Employment Law: Termination; Senior Employees 

Mikelsteins v. Morrison Hershfield Limited2019 ONCA 515 (38806)
The Respondent, Morrison Hershfield Limited was an employee‑owned engineering firm that provided engineering and construction consulting services. Mr. Mikelsteins was employed by MHL for 31 years in a senior role with the firm. He was notified in writing his employment was being terminated without cause, effective immediately. At the time, he owned shares in his employer’s parent company. His annual compensation package included a base salary, employment benefits, company contributions to his RRSP, and a pay‑for‑performance plan. He was also eligible to purchase shares in the company under the terms of a shareholders’ agreement, and had done so over the years. Because he owned shares, he also received an annual “share bonus.” That agreement purportedly made provision for an employee’s shares in the event of receipt of a notice of termination by the employee. Mr. Mikelsteins commenced an action for wrongful dismissal and a motion for summary judgment.
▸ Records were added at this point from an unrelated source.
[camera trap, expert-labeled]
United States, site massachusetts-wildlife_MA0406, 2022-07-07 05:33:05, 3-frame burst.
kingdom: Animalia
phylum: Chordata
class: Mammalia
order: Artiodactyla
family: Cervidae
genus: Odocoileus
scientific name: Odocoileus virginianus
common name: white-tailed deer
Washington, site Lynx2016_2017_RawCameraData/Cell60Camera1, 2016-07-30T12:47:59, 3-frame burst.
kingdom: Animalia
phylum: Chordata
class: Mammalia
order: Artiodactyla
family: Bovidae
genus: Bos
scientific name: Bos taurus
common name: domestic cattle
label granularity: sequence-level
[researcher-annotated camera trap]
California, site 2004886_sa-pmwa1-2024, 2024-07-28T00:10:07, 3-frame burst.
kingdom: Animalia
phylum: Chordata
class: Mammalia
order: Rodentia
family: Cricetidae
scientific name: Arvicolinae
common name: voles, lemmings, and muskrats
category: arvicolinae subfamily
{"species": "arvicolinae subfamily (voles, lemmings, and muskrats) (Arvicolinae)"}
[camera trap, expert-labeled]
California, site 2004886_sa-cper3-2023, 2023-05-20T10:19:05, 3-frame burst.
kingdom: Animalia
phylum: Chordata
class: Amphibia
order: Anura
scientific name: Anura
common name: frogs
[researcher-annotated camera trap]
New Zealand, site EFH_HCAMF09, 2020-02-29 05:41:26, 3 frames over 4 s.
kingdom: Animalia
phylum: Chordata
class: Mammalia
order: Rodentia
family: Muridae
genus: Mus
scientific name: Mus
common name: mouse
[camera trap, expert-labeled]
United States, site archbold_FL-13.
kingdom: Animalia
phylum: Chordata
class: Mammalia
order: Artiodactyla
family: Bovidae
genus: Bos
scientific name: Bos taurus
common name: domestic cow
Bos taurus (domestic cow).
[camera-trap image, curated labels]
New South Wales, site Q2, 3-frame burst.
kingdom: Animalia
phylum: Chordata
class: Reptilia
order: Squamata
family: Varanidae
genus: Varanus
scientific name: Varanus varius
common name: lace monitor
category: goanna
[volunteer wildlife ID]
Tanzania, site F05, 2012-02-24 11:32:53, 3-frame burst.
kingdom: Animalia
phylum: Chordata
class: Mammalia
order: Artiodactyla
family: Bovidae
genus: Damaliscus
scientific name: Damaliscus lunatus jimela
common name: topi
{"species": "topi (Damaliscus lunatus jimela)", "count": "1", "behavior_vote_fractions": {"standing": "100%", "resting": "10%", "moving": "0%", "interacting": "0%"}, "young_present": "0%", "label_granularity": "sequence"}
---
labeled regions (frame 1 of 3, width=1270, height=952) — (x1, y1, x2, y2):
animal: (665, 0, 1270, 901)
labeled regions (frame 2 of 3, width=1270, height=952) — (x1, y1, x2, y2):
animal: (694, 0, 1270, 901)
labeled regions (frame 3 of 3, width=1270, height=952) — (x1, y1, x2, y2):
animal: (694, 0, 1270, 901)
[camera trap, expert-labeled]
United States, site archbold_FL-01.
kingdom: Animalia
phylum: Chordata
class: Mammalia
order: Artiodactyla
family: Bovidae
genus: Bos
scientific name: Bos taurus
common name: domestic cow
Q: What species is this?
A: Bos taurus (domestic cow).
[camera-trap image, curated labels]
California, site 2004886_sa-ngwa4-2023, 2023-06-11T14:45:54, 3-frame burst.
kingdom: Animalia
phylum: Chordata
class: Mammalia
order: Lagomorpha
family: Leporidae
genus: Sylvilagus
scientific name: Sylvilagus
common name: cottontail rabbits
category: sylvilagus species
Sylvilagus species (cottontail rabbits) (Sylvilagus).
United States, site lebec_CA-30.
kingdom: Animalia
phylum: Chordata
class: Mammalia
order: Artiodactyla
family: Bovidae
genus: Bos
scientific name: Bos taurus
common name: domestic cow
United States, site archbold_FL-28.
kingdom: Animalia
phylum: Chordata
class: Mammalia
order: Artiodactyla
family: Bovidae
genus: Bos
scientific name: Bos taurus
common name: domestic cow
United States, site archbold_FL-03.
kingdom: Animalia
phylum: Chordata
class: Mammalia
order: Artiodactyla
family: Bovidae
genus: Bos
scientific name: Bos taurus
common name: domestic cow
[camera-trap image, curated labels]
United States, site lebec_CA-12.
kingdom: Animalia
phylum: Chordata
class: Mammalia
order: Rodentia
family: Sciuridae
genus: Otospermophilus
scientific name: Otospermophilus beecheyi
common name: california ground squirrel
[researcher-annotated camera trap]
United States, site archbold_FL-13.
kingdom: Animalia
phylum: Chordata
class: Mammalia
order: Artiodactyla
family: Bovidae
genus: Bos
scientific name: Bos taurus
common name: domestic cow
At issue was the reasonable notice period he should have received, the damages he was entitled to his entitlement to any increase in the valuation of his shares during the notice period, any gross‑up on the value, the share bonus, and his final award in view of his continuing obligation to mitigate his damages. The motion judge awarded damages for wrongful dismissal based on a notice period of 26 months. Summary judgment was granted for his base salary, bonus, RRSP contributions and benefits. With respect to Mr. Mikelsteins’ shares, the motion judge held he was entitled to hold the shares until the end of the reasonable notice period and receive damages for the loss of the share bonus that would have been payable during that 26-month period. C.A: Respondent’s appeal allowed; Applicant not entitled to compensation for benefits under shareholders’ agreement during notice period. “Pursuant to subsection 43(1.1) of the Supreme Court Act, the case forming the basis of the application for leave to appeal…is remanded to the Court of Appeal for Ontario for disposition in accordance with David Matthews v. Ocean Nutrition Canada Ltd., 2020 SCC 26. Karakatsanis J. took no part in the judgment.”